Support for multiple lanes PE #245

Closed cmkobel closed 4 years ago

cmkobel commented 4 years ago

Hello.

We often illumina-sequence in multiple lanes. This means that I have up to 8 paired end pairs which are independent but very relevant to combine, since a higher coverage is obtained through combination.

The format of the samples.tab-file seems to only support a single pair.

Is there a straightforward way to supply multiple lanes of PE reads to nullarbor, or should I manually concatenate the lanes?

tseemann commented 4 years ago

It sounds like you are using a NextSeq 500 or similar which spreads all libraries over 4 lanes? We also use that.
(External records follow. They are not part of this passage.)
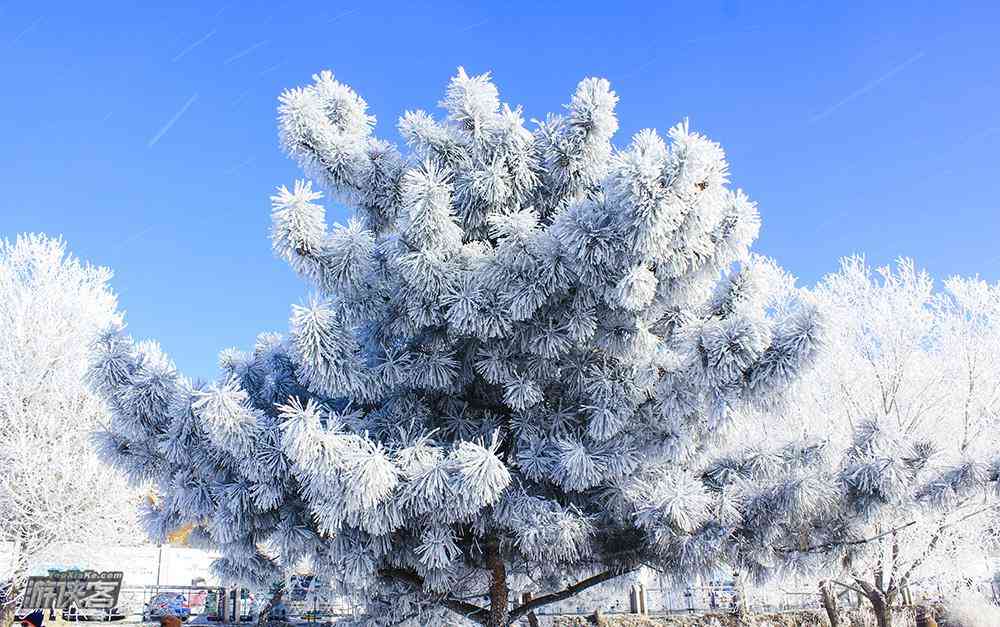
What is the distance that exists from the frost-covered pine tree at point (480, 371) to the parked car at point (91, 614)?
10.8 meters

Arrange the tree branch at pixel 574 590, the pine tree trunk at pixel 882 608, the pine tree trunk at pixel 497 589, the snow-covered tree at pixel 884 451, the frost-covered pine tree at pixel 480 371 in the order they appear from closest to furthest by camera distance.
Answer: the frost-covered pine tree at pixel 480 371 < the snow-covered tree at pixel 884 451 < the pine tree trunk at pixel 497 589 < the tree branch at pixel 574 590 < the pine tree trunk at pixel 882 608

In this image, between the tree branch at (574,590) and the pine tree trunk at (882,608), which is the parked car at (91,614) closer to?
the tree branch at (574,590)

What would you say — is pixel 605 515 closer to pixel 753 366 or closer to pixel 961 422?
pixel 753 366

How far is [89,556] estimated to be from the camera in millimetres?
15172

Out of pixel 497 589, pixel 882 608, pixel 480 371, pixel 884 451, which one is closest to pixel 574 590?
pixel 497 589

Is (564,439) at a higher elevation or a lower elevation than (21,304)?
lower

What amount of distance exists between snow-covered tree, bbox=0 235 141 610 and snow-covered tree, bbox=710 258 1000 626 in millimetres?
13071

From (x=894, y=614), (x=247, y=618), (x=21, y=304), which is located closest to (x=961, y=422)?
(x=894, y=614)

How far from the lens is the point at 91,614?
14492 millimetres

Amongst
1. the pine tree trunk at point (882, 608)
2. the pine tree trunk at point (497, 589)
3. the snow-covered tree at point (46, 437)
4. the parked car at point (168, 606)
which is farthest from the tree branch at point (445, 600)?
the parked car at point (168, 606)

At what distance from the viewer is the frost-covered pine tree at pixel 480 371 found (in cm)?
395

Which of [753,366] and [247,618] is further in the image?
[247,618]

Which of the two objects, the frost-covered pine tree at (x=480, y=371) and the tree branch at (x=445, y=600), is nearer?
the frost-covered pine tree at (x=480, y=371)

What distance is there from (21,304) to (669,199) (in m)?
15.9
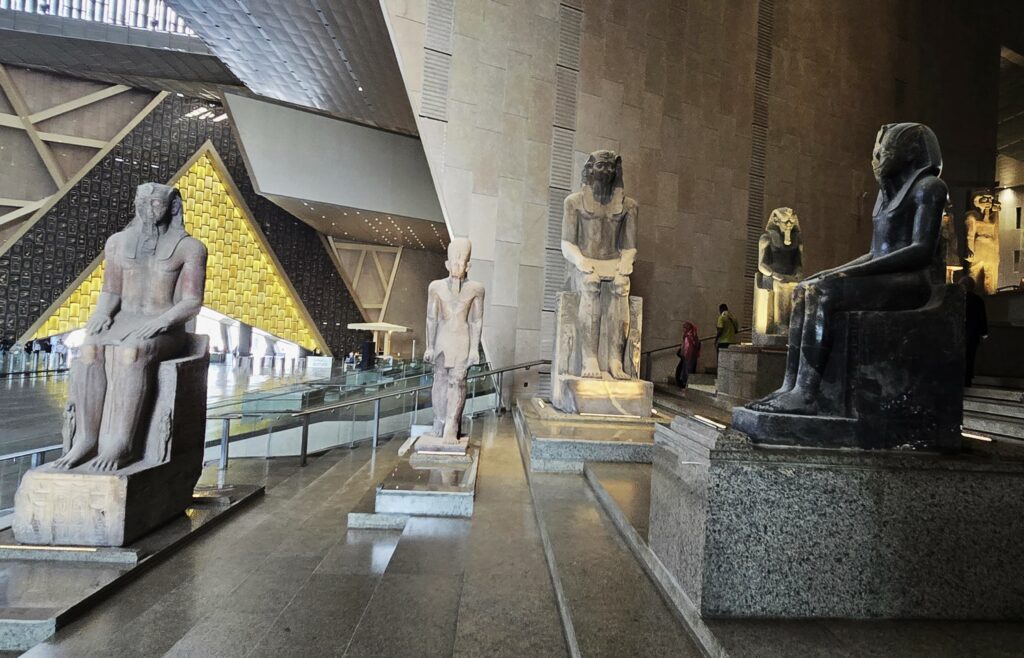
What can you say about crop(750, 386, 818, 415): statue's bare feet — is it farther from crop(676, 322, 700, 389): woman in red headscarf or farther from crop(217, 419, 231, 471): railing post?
crop(676, 322, 700, 389): woman in red headscarf

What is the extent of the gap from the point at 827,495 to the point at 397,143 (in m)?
17.4

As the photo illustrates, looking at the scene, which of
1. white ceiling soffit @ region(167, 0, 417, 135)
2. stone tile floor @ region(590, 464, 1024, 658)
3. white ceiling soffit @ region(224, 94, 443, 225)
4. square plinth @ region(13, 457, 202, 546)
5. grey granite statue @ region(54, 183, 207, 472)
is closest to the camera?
stone tile floor @ region(590, 464, 1024, 658)

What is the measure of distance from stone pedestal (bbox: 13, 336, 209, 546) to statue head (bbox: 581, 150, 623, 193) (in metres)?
4.37

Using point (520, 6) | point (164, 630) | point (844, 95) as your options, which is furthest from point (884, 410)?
point (844, 95)

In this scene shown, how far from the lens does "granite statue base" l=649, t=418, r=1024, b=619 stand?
1.74m

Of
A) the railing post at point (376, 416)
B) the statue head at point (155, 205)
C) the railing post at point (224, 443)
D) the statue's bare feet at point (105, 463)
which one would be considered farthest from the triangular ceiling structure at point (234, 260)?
the statue's bare feet at point (105, 463)

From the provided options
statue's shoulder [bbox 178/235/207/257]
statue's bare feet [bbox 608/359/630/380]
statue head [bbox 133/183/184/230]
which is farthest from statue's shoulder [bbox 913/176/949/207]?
statue head [bbox 133/183/184/230]

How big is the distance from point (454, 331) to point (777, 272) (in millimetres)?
4800

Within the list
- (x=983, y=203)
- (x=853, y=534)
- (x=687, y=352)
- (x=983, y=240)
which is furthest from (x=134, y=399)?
(x=983, y=240)

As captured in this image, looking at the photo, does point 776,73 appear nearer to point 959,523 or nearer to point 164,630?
point 959,523

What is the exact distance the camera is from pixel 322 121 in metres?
16.1

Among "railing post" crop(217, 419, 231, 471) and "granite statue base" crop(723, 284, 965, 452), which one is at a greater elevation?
"granite statue base" crop(723, 284, 965, 452)

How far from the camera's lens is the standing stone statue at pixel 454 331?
4875 millimetres

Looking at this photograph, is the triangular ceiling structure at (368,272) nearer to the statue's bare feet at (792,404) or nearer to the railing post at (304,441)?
the railing post at (304,441)
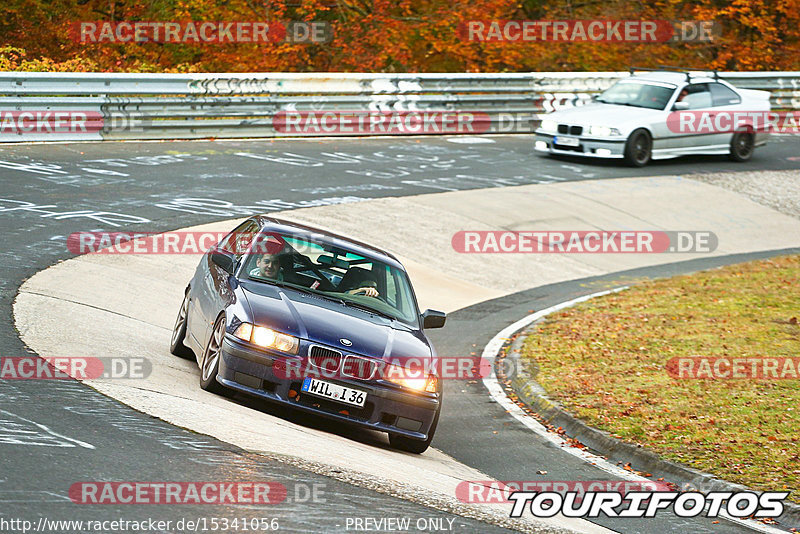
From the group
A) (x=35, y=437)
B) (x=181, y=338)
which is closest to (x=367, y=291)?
(x=181, y=338)

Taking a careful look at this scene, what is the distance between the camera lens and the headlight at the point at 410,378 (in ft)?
26.9

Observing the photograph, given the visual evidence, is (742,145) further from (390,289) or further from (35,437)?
(35,437)

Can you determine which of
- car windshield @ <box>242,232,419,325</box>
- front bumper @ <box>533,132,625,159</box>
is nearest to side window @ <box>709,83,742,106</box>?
front bumper @ <box>533,132,625,159</box>

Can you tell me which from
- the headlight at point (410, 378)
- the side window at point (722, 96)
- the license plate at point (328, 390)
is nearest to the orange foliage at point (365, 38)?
the side window at point (722, 96)

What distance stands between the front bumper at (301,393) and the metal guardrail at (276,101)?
12.9 metres

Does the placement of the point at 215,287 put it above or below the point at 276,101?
below

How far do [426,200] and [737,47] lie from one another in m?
21.9

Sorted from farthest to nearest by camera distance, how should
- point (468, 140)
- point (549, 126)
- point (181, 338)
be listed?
point (468, 140)
point (549, 126)
point (181, 338)

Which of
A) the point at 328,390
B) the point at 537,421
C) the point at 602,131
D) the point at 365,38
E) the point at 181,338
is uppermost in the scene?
the point at 365,38

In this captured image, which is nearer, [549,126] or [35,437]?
[35,437]

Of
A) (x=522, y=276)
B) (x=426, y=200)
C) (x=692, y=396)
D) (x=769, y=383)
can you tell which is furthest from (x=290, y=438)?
(x=426, y=200)

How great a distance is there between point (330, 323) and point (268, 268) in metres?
1.11

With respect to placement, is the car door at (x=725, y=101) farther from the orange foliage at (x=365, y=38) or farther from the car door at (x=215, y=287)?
the car door at (x=215, y=287)

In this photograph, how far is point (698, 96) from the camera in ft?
81.4
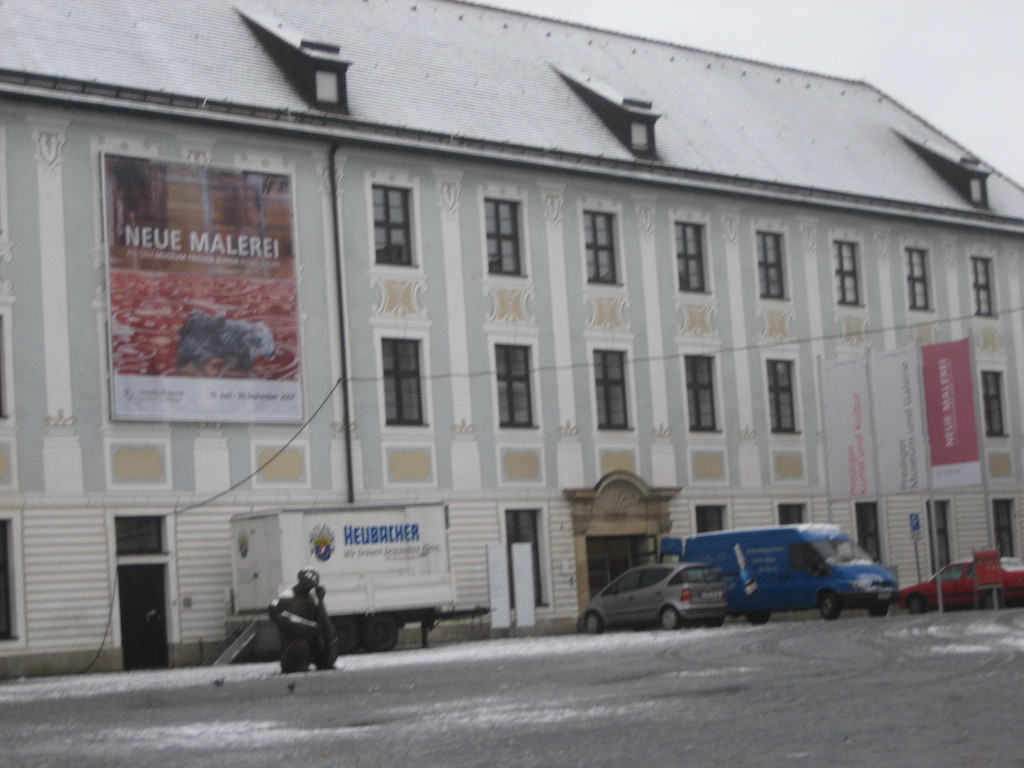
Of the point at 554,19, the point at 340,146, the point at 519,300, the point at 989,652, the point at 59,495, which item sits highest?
the point at 554,19

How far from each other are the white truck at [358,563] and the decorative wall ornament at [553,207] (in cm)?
882

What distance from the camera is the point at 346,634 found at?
31.4 meters

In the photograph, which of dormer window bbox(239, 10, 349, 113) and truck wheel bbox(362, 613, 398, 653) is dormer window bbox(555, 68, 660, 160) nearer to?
dormer window bbox(239, 10, 349, 113)

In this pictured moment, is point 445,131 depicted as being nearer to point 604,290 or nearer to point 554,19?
point 604,290

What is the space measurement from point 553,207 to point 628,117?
3.47m

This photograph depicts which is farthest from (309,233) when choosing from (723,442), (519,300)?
(723,442)

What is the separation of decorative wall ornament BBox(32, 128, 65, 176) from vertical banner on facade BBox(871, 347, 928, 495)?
1792 cm

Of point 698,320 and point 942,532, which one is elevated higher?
point 698,320

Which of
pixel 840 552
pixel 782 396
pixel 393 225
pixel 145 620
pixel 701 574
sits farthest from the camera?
pixel 782 396

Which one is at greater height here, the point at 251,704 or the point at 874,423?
the point at 874,423

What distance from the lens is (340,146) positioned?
3606 cm

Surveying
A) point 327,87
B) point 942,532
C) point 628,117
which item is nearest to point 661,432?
point 628,117

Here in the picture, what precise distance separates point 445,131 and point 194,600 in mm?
10943

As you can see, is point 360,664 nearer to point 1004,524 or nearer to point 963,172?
point 1004,524
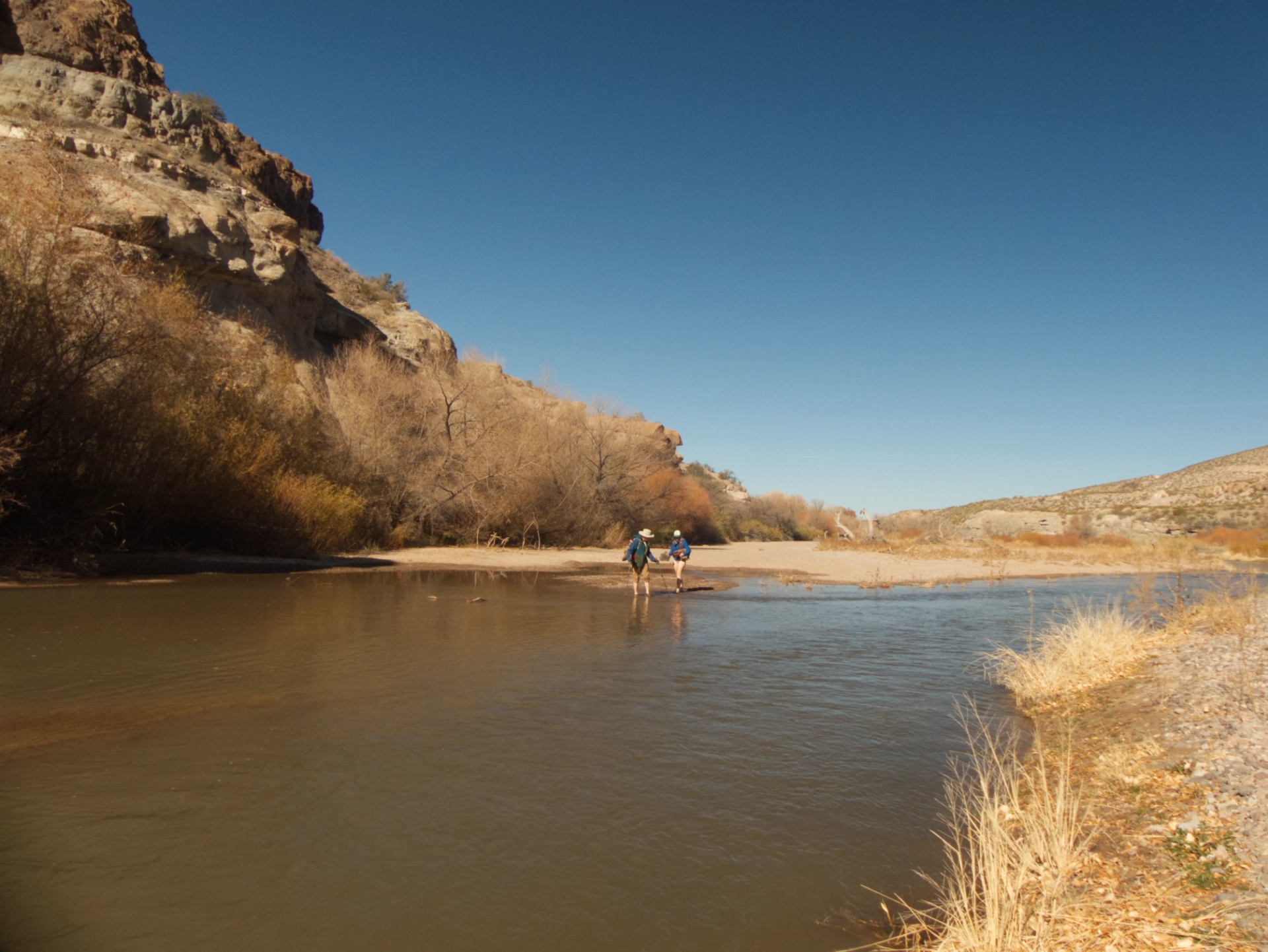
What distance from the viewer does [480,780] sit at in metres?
5.98

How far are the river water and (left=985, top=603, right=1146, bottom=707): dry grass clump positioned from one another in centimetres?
53

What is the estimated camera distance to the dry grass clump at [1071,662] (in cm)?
912

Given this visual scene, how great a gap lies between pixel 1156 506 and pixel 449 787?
8501cm

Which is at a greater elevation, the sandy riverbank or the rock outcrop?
the rock outcrop

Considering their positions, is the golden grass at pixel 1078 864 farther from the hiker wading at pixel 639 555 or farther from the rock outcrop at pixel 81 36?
the rock outcrop at pixel 81 36

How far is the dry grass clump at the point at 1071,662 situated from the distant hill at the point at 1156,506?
5473 cm

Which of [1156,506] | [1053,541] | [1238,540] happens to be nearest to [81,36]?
[1053,541]

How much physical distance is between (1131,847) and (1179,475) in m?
99.1

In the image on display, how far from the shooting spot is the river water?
4.05m

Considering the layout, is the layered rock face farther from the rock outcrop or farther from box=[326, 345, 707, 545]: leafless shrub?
box=[326, 345, 707, 545]: leafless shrub

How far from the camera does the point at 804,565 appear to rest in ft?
111

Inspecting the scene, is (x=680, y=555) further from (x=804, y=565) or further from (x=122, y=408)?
(x=122, y=408)

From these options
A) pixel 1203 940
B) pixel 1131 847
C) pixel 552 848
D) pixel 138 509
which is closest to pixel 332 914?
pixel 552 848

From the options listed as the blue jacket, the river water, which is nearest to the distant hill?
the blue jacket
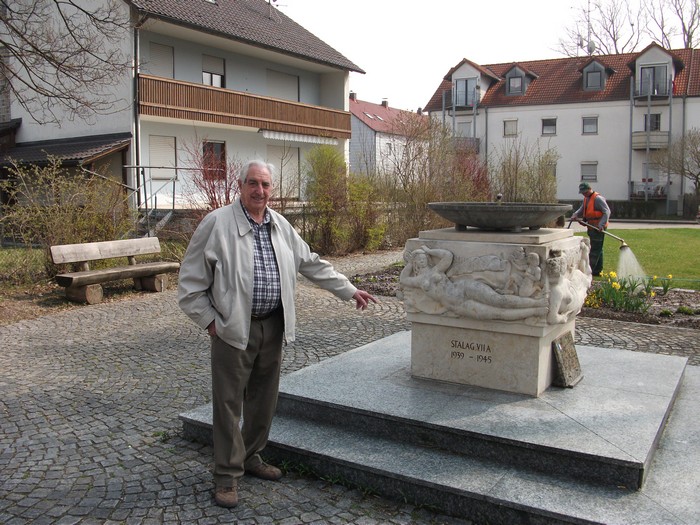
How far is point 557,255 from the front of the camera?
4711mm

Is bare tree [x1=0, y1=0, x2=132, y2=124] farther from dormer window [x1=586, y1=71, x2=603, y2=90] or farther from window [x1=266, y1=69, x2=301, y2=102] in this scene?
dormer window [x1=586, y1=71, x2=603, y2=90]

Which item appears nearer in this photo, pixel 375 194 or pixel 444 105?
pixel 375 194

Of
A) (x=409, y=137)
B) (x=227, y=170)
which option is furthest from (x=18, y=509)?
(x=409, y=137)

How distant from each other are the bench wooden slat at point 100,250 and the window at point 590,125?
36977mm

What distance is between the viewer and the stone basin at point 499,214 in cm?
480

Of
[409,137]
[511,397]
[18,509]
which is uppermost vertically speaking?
[409,137]

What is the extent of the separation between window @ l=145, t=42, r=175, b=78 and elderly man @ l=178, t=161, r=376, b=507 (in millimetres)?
20700

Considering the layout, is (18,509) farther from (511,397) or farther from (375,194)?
(375,194)

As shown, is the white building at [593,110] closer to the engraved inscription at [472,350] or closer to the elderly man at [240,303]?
the engraved inscription at [472,350]

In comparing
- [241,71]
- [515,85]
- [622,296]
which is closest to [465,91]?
[515,85]

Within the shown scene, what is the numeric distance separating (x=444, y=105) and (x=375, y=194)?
3043cm

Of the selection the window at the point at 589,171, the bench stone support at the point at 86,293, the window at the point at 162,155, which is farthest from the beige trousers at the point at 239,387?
the window at the point at 589,171

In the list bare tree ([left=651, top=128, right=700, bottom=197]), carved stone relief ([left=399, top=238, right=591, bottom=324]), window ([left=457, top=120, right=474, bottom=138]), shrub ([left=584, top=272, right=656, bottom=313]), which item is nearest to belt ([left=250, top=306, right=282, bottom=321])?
carved stone relief ([left=399, top=238, right=591, bottom=324])

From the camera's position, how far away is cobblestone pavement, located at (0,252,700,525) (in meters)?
3.78
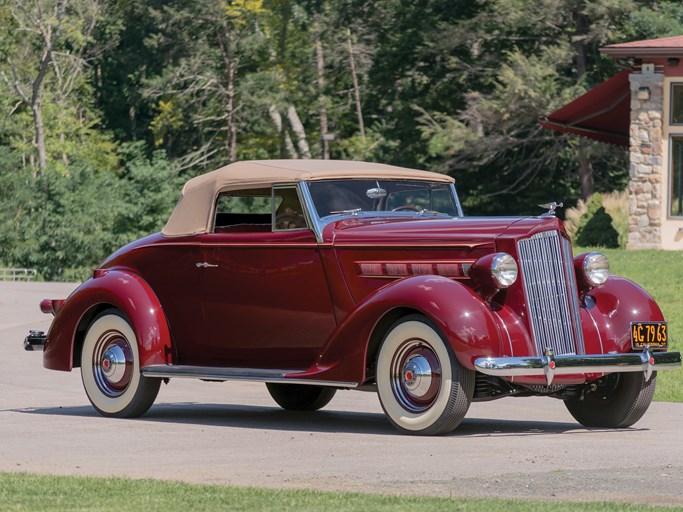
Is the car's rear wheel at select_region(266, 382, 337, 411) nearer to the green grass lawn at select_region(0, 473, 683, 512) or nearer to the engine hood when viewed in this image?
the engine hood

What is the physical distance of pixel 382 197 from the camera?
10.8 metres

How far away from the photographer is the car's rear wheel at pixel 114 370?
10922mm

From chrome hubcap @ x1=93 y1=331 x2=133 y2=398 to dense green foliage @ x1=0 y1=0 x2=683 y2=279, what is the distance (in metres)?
32.5

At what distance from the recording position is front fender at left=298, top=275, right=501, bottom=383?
906 centimetres

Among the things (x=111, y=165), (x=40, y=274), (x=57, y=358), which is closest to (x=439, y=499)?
(x=57, y=358)

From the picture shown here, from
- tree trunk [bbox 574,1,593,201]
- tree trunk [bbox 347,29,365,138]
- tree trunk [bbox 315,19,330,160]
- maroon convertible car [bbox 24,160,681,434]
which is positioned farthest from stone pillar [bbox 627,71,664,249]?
tree trunk [bbox 315,19,330,160]

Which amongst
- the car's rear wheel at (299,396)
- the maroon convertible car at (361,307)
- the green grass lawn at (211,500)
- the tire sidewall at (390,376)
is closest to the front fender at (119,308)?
the maroon convertible car at (361,307)

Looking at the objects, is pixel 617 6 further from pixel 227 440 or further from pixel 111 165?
pixel 227 440

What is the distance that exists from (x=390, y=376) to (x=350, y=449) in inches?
32.1

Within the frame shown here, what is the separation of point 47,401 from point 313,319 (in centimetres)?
345

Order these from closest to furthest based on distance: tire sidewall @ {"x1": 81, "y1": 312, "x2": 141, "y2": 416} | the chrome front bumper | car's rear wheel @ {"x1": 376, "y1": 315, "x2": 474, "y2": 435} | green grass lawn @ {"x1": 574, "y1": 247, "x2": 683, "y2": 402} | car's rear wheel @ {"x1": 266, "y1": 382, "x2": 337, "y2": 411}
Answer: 1. the chrome front bumper
2. car's rear wheel @ {"x1": 376, "y1": 315, "x2": 474, "y2": 435}
3. tire sidewall @ {"x1": 81, "y1": 312, "x2": 141, "y2": 416}
4. car's rear wheel @ {"x1": 266, "y1": 382, "x2": 337, "y2": 411}
5. green grass lawn @ {"x1": 574, "y1": 247, "x2": 683, "y2": 402}

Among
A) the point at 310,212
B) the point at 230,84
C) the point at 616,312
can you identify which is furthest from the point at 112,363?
the point at 230,84

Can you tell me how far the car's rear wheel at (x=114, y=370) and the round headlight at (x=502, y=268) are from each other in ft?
10.3

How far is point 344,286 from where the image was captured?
9.98 meters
It's very annoying, so we changed the bcl2fastq command to automatically create a single R1 file instead of 4 files L001 to L004.

Concatenating, which is as simole as cat blah*.fq.gz > blah.fq.gz (no need to uncompress) is the easy solution but wastes disk space, at least temporarily.

Unfortunately, all the tools the nullarbor use will not support multiple lanes, they need a single R1 and R2. So i could add support to Nullarbor, but i would just be forced to make cat copies. I think that is better done by you, s you may want to replace your 8 files with 1 permanently.

cmkobel commented 4 years ago

OK. I think I will write a wrapper that converts a custom-samples.tab with multiple lanes to a nullarbor-samples.tab, automatically merging the lanes and putting them in an adjacent folder.